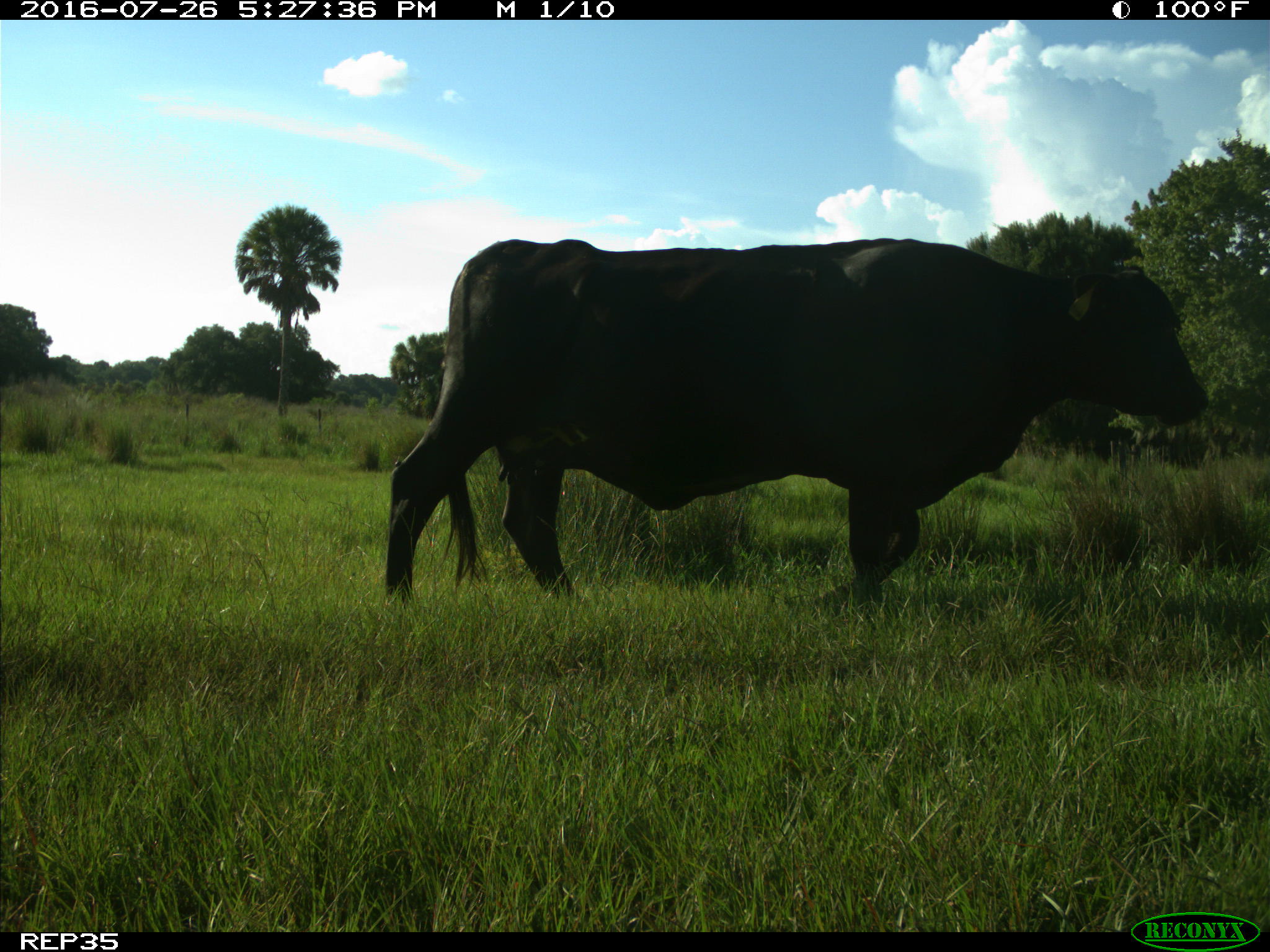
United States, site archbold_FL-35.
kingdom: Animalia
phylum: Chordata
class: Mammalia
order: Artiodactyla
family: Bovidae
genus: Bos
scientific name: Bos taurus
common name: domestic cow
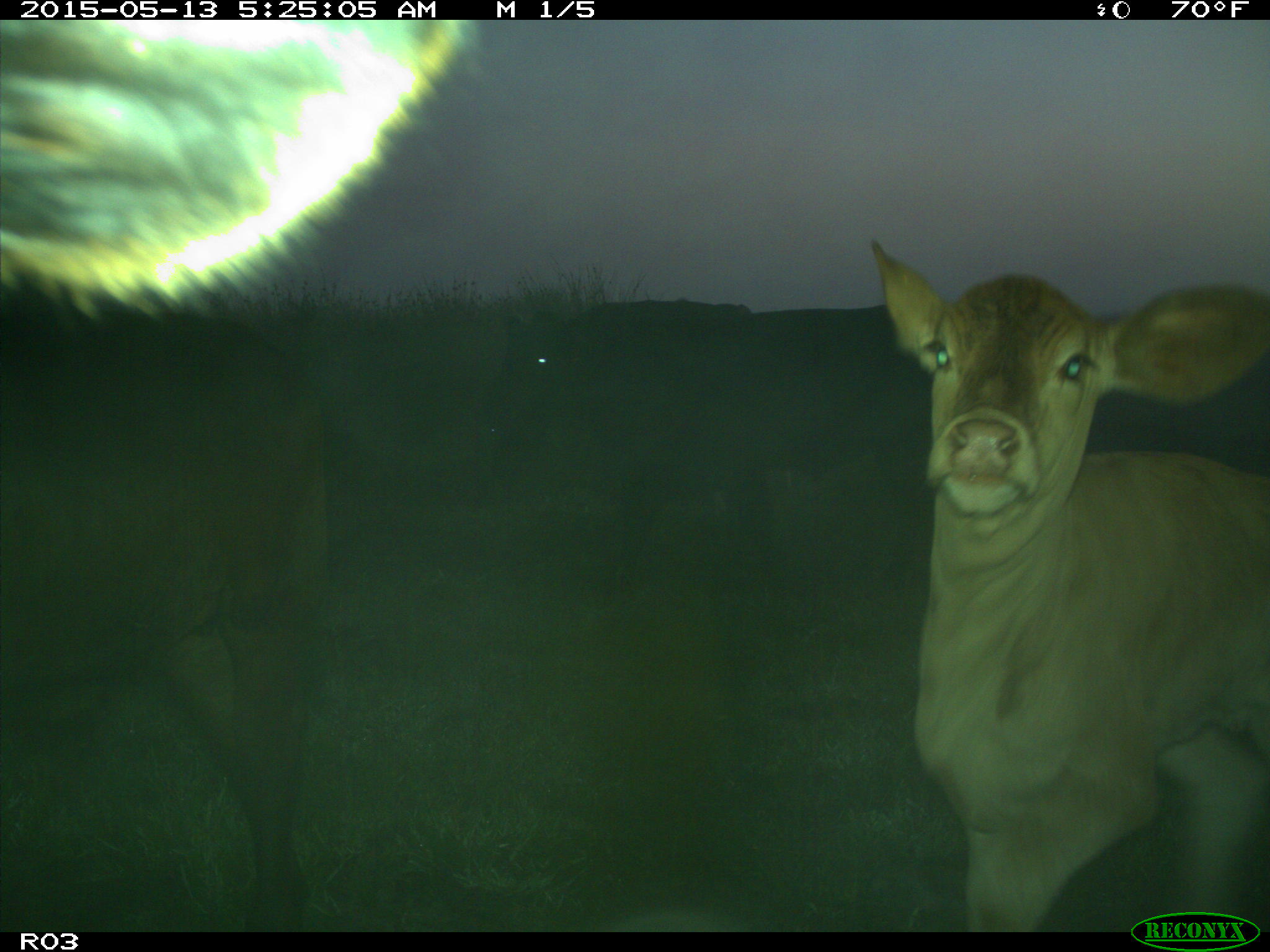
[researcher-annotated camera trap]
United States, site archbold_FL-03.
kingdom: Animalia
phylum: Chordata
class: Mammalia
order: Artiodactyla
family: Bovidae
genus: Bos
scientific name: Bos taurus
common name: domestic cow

+===+

* _What the task requires_: Each entry is to be output exactly, and no picture is to appear.

* _Answer_:
United States, site archbold_FL-35.
kingdom: Animalia
phylum: Chordata
class: Mammalia
order: Artiodactyla
family: Bovidae
genus: Bos
scientific name: Bos taurus
common name: domestic cow
[researcher-annotated camera trap]
United States, site archbold_FL-03.
kingdom: Animalia
phylum: Chordata
class: Mammalia
order: Artiodactyla
family: Bovidae
genus: Bos
scientific name: Bos taurus
common name: domestic cow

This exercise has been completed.